- Exercise directions -
Scan the entries below and return each line that contains "confidence".
BEGIN Data to process
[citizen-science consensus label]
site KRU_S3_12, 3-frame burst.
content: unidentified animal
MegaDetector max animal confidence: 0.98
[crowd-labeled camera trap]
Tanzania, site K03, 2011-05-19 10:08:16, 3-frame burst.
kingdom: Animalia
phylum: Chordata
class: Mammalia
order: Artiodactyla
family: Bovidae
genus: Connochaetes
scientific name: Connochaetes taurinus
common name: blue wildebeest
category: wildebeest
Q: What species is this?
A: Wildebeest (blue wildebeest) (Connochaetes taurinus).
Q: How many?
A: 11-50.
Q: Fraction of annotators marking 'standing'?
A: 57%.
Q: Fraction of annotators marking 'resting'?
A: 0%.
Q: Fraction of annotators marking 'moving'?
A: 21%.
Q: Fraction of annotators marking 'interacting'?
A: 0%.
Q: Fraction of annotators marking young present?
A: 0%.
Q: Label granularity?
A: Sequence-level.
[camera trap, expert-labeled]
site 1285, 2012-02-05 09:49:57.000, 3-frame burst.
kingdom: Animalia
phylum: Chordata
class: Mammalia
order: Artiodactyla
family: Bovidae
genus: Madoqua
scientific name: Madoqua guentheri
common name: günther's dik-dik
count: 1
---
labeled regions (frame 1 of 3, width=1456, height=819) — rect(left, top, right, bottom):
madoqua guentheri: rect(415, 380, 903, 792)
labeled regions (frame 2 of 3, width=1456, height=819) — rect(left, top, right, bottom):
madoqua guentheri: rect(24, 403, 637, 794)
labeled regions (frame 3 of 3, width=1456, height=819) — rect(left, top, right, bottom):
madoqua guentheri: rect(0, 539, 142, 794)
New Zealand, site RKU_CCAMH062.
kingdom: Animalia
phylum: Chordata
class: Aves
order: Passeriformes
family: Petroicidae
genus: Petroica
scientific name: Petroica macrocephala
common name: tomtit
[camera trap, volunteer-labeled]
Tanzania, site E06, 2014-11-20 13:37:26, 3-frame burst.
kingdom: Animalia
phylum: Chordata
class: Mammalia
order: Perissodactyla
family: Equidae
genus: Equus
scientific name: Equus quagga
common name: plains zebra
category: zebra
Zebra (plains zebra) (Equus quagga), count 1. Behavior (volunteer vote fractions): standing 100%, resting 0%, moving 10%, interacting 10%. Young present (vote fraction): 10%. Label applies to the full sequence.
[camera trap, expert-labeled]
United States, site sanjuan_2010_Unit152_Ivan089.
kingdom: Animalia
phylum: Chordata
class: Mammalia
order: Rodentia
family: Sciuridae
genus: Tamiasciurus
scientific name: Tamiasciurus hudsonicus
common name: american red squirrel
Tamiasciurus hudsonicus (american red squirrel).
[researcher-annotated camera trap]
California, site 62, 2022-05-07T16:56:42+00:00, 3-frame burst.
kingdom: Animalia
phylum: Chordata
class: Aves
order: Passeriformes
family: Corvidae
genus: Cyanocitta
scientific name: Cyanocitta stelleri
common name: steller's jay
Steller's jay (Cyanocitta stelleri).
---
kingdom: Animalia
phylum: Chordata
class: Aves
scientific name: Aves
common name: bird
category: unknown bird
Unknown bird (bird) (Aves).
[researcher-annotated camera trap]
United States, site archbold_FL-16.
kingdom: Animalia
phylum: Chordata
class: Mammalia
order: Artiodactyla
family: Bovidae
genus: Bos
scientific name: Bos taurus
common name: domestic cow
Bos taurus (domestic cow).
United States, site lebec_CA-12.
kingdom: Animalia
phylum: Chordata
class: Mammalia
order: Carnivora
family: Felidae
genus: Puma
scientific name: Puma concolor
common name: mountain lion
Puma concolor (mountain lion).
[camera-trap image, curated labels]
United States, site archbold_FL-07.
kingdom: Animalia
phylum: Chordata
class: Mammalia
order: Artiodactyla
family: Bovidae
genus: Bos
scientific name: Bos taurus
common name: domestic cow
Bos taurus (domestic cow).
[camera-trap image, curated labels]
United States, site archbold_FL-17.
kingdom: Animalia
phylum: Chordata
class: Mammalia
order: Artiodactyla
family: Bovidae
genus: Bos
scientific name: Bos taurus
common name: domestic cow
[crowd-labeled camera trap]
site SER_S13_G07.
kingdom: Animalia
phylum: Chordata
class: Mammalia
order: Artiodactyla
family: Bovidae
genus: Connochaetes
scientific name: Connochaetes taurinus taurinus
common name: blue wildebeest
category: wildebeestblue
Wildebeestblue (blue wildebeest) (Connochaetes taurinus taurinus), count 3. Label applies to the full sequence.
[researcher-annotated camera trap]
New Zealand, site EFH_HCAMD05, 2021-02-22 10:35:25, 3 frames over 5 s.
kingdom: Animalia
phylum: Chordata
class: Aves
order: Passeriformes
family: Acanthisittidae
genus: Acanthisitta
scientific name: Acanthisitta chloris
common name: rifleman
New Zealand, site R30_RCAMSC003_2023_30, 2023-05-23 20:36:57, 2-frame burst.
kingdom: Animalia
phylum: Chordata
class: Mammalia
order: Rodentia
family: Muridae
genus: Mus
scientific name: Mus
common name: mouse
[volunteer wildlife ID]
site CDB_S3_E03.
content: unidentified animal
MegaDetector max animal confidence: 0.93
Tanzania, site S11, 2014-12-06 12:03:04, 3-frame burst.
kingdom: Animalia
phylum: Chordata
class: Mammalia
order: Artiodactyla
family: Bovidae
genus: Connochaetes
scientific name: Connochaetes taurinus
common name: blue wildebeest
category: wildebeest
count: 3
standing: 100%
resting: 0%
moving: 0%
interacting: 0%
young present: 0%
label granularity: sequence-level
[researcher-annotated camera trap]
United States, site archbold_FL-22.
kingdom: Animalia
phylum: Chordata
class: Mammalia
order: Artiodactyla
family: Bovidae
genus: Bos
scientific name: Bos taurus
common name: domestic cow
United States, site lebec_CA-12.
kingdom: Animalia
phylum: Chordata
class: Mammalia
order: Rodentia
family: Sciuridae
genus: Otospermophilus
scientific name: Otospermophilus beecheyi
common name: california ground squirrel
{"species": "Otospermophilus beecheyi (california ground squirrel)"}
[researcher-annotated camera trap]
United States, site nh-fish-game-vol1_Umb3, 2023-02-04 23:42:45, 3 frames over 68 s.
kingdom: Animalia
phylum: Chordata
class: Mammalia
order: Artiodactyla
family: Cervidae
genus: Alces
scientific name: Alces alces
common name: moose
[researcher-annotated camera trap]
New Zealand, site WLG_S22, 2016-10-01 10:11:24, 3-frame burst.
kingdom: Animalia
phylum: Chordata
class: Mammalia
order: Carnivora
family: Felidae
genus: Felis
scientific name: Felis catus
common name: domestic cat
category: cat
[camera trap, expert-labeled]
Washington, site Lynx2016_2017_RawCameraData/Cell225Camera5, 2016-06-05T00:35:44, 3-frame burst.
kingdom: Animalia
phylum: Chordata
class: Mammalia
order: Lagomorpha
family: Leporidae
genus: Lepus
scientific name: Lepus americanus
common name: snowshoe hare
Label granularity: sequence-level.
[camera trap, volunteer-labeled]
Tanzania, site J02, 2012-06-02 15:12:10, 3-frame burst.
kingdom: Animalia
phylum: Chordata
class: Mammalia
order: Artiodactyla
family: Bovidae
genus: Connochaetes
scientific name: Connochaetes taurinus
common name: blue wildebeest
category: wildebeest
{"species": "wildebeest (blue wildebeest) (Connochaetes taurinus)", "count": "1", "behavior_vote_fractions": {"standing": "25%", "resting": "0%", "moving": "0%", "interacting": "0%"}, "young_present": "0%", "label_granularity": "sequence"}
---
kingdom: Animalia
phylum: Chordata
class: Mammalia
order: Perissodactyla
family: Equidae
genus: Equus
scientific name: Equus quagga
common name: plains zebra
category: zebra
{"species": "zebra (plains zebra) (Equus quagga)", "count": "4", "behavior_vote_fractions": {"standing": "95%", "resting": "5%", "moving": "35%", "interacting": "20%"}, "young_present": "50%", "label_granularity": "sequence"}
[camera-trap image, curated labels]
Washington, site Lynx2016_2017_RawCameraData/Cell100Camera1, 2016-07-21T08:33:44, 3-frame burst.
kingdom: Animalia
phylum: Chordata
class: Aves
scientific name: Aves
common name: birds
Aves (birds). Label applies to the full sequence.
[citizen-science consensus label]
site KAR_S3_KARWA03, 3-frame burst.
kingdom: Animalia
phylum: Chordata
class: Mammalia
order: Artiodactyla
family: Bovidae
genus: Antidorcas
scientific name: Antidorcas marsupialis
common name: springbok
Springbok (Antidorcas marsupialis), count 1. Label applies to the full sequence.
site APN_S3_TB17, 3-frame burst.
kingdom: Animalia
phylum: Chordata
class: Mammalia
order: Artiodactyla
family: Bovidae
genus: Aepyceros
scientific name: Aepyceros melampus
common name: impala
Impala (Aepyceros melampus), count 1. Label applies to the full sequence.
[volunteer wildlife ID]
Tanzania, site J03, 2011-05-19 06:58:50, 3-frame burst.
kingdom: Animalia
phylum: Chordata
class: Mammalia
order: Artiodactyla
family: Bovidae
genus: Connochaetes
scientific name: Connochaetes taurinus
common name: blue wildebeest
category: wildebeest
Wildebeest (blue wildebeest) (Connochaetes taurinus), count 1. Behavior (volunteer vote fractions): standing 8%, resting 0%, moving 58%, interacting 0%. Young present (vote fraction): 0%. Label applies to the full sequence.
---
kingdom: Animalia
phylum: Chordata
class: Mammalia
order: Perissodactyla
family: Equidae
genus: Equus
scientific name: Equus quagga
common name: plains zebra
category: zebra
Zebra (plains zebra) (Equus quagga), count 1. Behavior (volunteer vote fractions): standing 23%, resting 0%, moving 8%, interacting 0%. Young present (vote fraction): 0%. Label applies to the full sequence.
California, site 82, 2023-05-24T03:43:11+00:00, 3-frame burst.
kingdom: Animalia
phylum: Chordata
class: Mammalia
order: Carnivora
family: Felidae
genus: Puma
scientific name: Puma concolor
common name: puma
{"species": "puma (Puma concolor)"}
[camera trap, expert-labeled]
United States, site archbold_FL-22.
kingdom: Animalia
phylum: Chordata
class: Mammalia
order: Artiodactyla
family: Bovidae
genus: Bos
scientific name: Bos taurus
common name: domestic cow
END Data to process
- Answer box -
MegaDetector max animal confidence: 0.98
MegaDetector max animal confidence: 0.93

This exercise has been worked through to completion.